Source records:
════════════════════

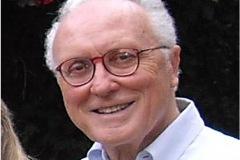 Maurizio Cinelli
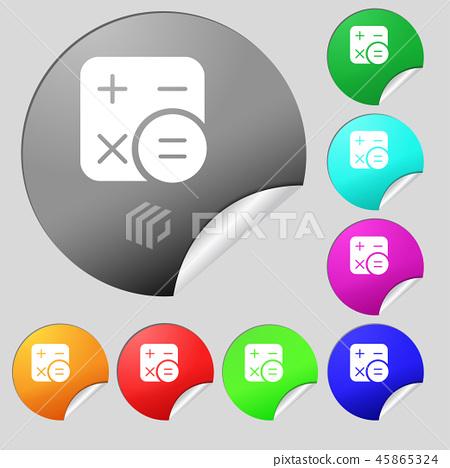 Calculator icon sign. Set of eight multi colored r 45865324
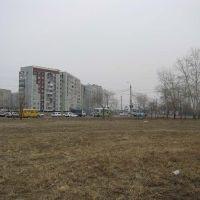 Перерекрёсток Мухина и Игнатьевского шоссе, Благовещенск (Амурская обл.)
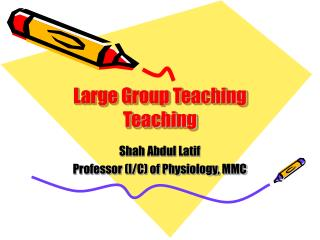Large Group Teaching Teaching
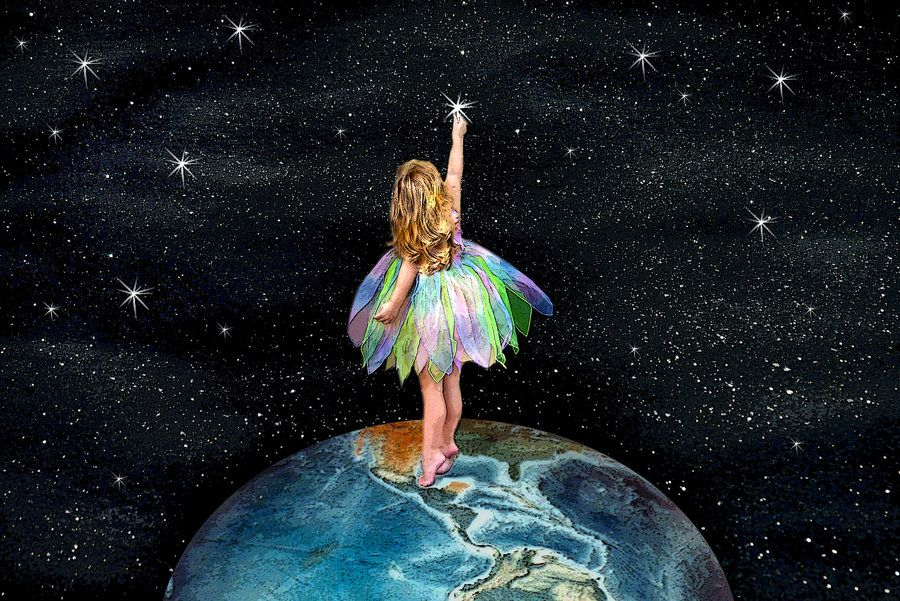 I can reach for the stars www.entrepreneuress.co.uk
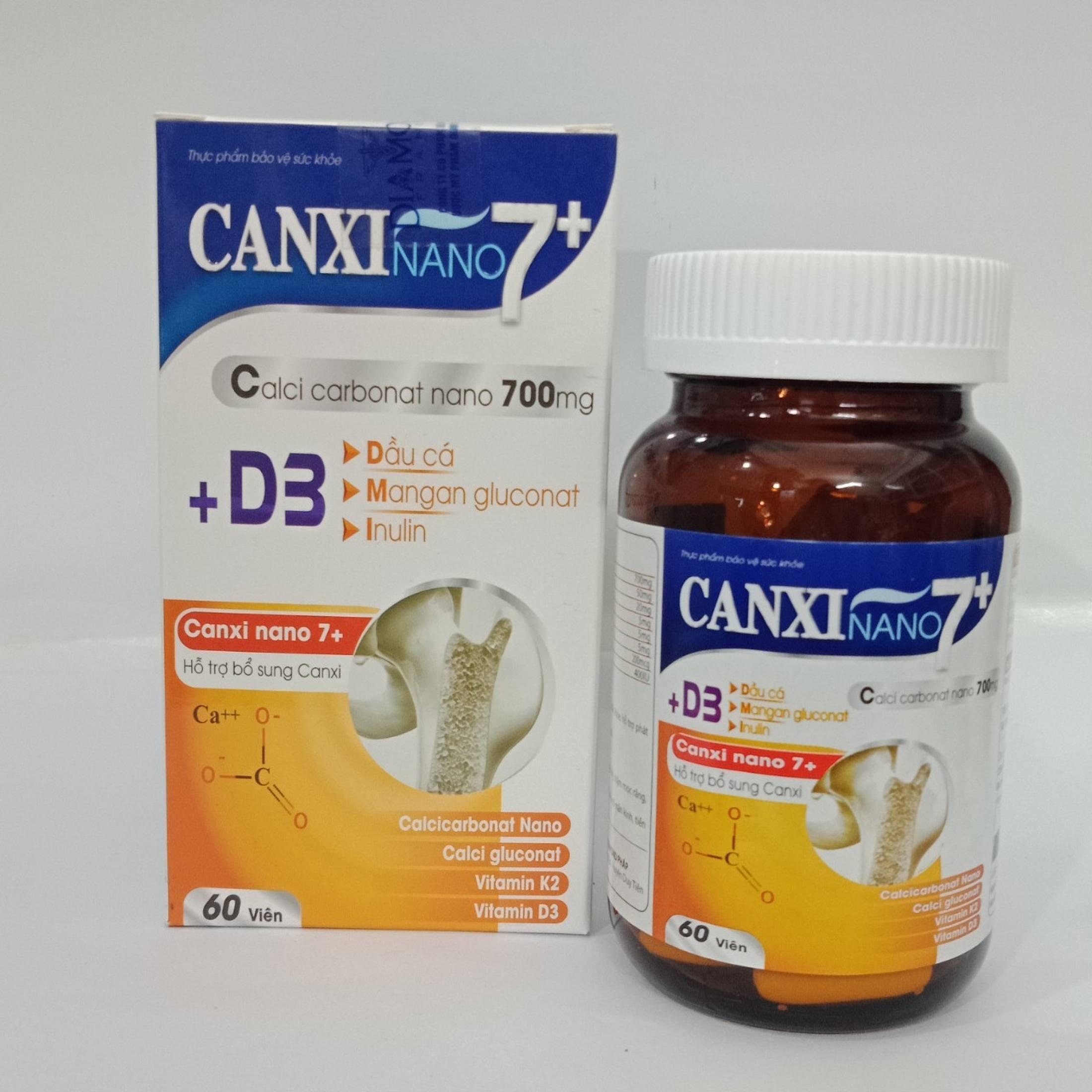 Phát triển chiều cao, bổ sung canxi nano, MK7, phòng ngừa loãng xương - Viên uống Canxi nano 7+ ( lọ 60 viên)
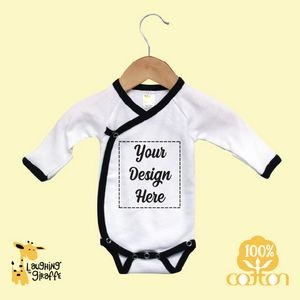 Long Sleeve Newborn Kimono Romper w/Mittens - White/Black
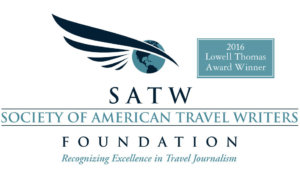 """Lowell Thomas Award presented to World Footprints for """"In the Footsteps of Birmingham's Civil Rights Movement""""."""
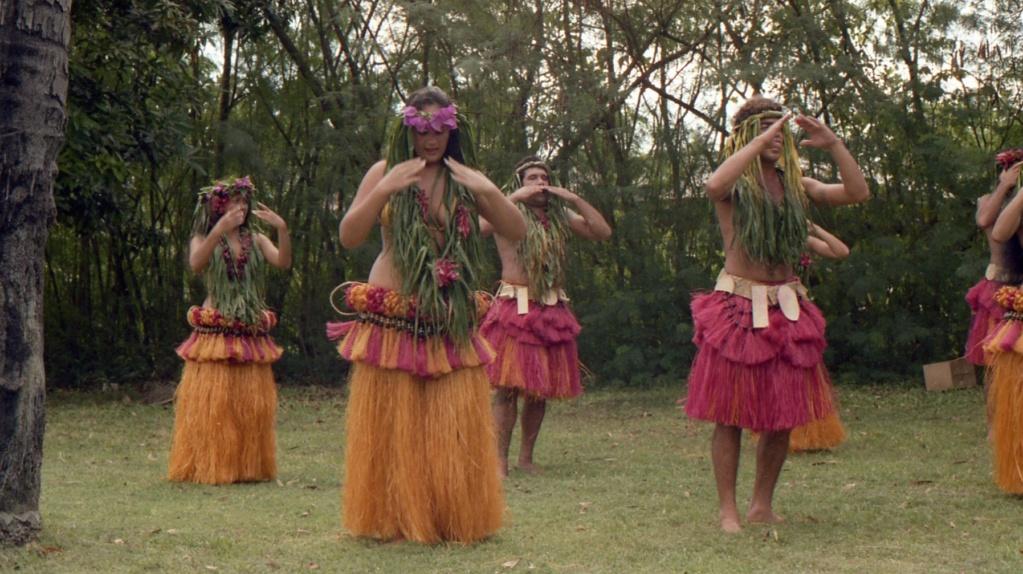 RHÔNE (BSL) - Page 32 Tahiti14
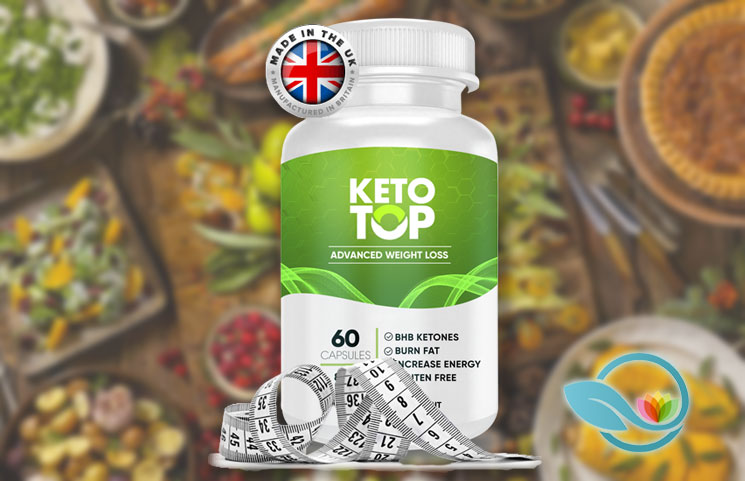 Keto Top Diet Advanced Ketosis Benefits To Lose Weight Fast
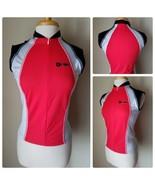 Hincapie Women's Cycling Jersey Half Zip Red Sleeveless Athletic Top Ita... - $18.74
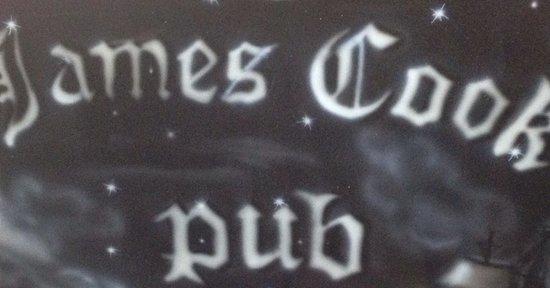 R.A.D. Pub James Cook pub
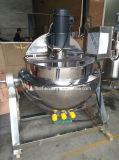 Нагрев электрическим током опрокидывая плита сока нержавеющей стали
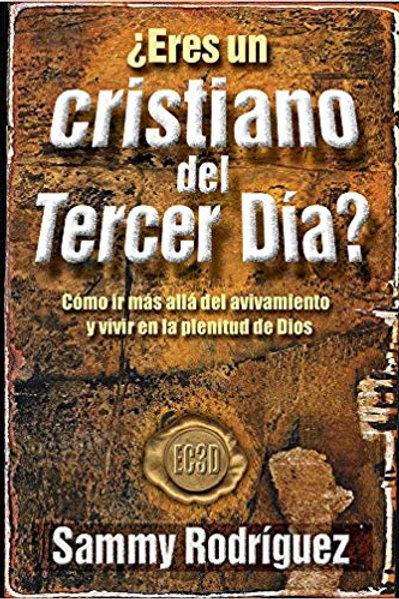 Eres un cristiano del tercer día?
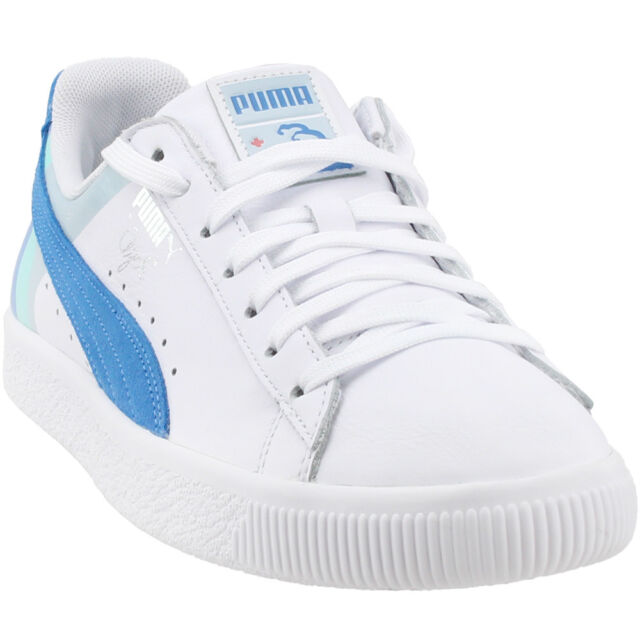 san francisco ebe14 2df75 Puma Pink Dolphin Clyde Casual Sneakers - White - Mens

════════════════════

## WHAT IS BEING ASKED
Word for word, output the lines from the line bearing "Keto Top Diet" through the end of the records above, and only those, without the pictures.

## TASK OUTPUT
 Keto Top Diet Advanced Ketosis Benefits To Lose Weight Fast
 Hincapie Women's Cycling Jersey Half Zip Red Sleeveless Athletic Top Ita... - $18.74
 R.A.D. Pub James Cook pub
 Нагрев электрическим током опрокидывая плита сока нержавеющей стали
 Eres un cristiano del tercer día?
 san francisco ebe14 2df75 Puma Pink Dolphin Clyde Casual Sneakers - White - Mens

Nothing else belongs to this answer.